#### Supplied text

Julien Temple (born 26 November 1953) is a British film, documentary and music video director. He began his career with short films featuring the Sex Pistols, and has continued with various off-beat projects, including The Great Rock 'n' Roll Swindle, Absolute Beginners and a documentary film about Glastonbury.

Early life
Temple was born in Kensington, London, the son of Landon Temple, who organised the travel company Progressive Tours.  He was educated at St Marylebone Grammar School (from which he was expelled), William Ellis School, and King's College, Cambridge. He grew up with little interest in film until, when a student at Cambridge, he discovered the works of French anarchist director Jean Vigo. This, along with his interest in the early punk scene in London in 1976, led to his friendship with The Sex Pistols, leading him to document many of their early gigs.

Career

1970s
Temple's first film was a short documentary called Sex Pistols Number 1, which set out to show the rise of the band from 1976–1977, in a series of short clips from television interviews and gigs. This led to Temple making The Great Rock And Roll Swindle, another documentary. As band members Johnny Rotten and Sid Vicious had left the band by this time, the story of the group is told from the viewpoint of their manager, Malcolm McLaren.

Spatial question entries
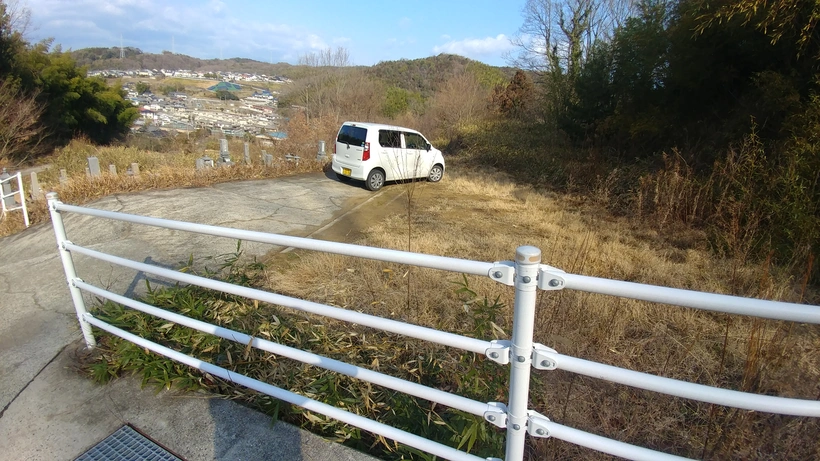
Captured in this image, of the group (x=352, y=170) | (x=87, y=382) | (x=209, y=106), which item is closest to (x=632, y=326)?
(x=87, y=382)

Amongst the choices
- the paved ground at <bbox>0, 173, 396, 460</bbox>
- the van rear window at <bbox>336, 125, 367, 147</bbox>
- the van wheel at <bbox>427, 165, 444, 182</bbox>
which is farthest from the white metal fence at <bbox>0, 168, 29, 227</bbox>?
the van wheel at <bbox>427, 165, 444, 182</bbox>

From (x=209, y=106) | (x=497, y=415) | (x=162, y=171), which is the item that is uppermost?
(x=209, y=106)

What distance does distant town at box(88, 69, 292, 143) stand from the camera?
85.0ft

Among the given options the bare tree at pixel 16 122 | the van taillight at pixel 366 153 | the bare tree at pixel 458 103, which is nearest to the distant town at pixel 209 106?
the van taillight at pixel 366 153

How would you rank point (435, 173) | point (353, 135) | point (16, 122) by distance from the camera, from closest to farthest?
point (353, 135), point (435, 173), point (16, 122)

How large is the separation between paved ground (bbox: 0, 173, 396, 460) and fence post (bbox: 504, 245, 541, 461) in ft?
2.75

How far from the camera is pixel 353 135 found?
10.2m

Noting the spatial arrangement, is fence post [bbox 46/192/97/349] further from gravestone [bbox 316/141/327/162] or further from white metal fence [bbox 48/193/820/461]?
gravestone [bbox 316/141/327/162]

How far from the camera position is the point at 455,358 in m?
2.77

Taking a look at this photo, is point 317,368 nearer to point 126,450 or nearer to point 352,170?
point 126,450

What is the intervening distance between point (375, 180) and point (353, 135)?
1178mm

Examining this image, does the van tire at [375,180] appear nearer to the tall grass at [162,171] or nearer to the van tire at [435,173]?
the van tire at [435,173]

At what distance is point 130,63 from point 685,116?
56901 mm

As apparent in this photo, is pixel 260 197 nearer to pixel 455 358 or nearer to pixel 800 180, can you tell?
pixel 455 358
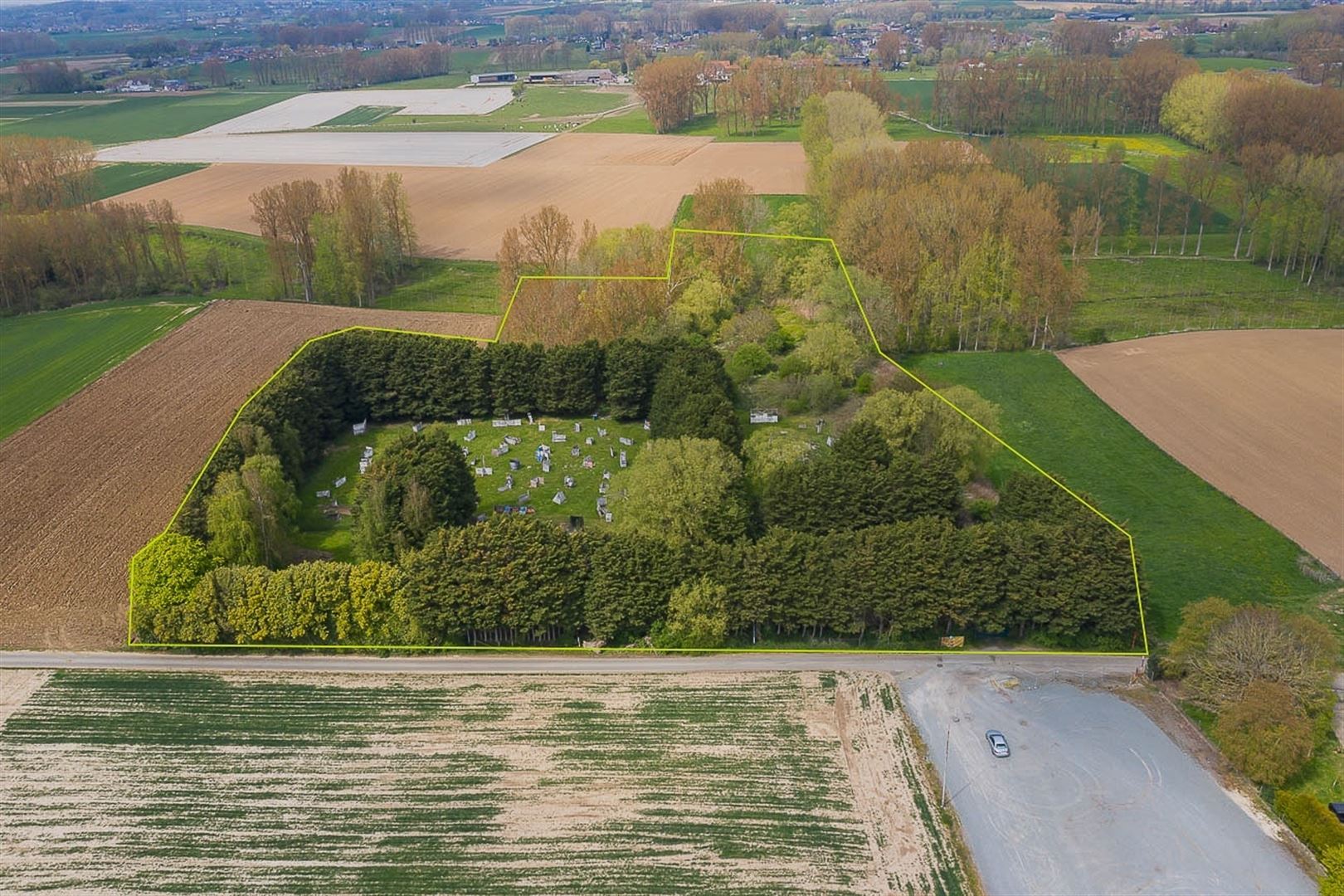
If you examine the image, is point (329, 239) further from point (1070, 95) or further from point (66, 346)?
point (1070, 95)

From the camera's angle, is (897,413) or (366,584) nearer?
(366,584)

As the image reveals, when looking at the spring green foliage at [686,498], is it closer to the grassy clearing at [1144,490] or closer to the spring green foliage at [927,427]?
the spring green foliage at [927,427]

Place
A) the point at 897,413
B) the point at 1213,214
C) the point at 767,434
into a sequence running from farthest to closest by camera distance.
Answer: the point at 1213,214 → the point at 767,434 → the point at 897,413

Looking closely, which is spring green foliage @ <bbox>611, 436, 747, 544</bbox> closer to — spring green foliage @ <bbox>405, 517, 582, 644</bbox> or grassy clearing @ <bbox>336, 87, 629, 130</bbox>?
spring green foliage @ <bbox>405, 517, 582, 644</bbox>

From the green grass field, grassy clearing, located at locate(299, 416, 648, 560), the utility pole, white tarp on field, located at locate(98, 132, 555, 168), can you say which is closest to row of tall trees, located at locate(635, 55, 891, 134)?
white tarp on field, located at locate(98, 132, 555, 168)

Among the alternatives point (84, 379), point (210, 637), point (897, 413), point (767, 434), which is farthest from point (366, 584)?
point (84, 379)

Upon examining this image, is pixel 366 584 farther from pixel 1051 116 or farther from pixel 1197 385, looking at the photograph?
pixel 1051 116

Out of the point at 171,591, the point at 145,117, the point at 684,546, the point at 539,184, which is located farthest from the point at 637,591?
the point at 145,117
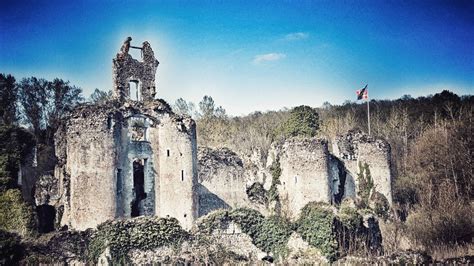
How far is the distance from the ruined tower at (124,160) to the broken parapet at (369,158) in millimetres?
10731

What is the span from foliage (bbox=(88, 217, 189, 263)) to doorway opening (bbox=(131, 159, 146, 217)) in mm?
3832

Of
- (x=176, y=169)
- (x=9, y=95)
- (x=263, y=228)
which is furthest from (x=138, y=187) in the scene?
(x=9, y=95)

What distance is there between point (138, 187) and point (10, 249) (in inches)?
334

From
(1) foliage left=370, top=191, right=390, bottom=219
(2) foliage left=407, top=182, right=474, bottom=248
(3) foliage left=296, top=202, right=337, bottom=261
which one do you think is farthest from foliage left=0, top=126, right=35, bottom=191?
(1) foliage left=370, top=191, right=390, bottom=219

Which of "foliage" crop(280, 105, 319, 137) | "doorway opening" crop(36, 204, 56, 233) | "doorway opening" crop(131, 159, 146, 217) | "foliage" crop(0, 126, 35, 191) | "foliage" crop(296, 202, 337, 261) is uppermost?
"foliage" crop(280, 105, 319, 137)

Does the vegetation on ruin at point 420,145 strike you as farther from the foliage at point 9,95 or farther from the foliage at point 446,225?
the foliage at point 9,95

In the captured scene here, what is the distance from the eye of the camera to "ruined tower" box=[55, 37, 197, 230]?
24.7 meters

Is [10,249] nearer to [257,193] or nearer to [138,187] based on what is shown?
[138,187]

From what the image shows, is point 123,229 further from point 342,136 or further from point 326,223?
point 342,136

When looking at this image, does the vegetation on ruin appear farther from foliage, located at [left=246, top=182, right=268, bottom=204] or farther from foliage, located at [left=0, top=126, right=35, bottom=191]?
foliage, located at [left=0, top=126, right=35, bottom=191]

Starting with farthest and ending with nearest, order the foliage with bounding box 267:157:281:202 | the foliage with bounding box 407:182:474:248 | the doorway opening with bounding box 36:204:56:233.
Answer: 1. the foliage with bounding box 267:157:281:202
2. the doorway opening with bounding box 36:204:56:233
3. the foliage with bounding box 407:182:474:248

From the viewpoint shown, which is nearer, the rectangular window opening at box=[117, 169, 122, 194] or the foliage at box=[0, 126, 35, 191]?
the foliage at box=[0, 126, 35, 191]

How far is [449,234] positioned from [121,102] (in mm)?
16996

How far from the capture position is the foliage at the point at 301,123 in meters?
46.0
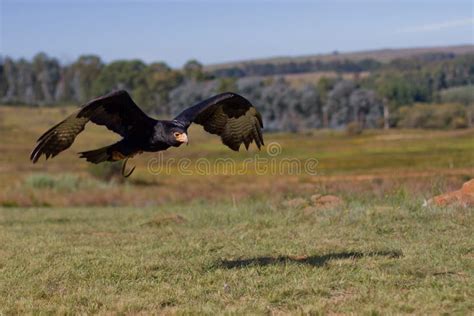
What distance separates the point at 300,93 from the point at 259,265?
10733 centimetres

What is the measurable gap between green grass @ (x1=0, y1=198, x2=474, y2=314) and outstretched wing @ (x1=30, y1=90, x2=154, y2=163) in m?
1.51

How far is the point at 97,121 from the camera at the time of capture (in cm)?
905

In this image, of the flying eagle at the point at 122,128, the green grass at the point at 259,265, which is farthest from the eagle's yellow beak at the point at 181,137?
the green grass at the point at 259,265

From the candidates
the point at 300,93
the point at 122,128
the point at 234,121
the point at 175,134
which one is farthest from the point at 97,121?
the point at 300,93

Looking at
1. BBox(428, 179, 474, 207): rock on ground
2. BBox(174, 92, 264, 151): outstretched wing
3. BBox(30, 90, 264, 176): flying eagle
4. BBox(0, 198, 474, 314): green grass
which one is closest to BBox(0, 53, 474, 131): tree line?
BBox(428, 179, 474, 207): rock on ground

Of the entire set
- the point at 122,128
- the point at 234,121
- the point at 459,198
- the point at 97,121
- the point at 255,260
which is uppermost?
the point at 97,121

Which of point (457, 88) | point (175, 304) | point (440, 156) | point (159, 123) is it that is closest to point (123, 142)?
point (159, 123)

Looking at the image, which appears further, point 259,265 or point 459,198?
point 459,198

#### What this exercise asks
1. According to the Julien Temple biography, what was the name of the travel company his father organized?
2. Pick up the Julien Temple biography right after its last sentence and keep writing it.

#### Results for each task
1. Progressive Tours.

2.
The Great Rock And Roll Swindle tells of the rise of The Sex Pistols, apparently as manipulated by McLaren, and how he had shaped the band throughout their short career. Many of the 'facts' given by McLaren were disputed by John Lydon (who had dropped the Johnny Rotten name after leaving the band), who accused McLaren of using the film to attack him personally. This helped split opinion on the film as, although it was praised for attempting to capture some of the punk scene of the time, it was seen as too skewed towards McLaren's vision. Controversy aside, Temple was praised for his mix of animated scenes, documentary footage, and specially shot footage which he used to tell McLaren's story. This helped launch Temple into a career making music videos, something for which he would be best known for much of his career.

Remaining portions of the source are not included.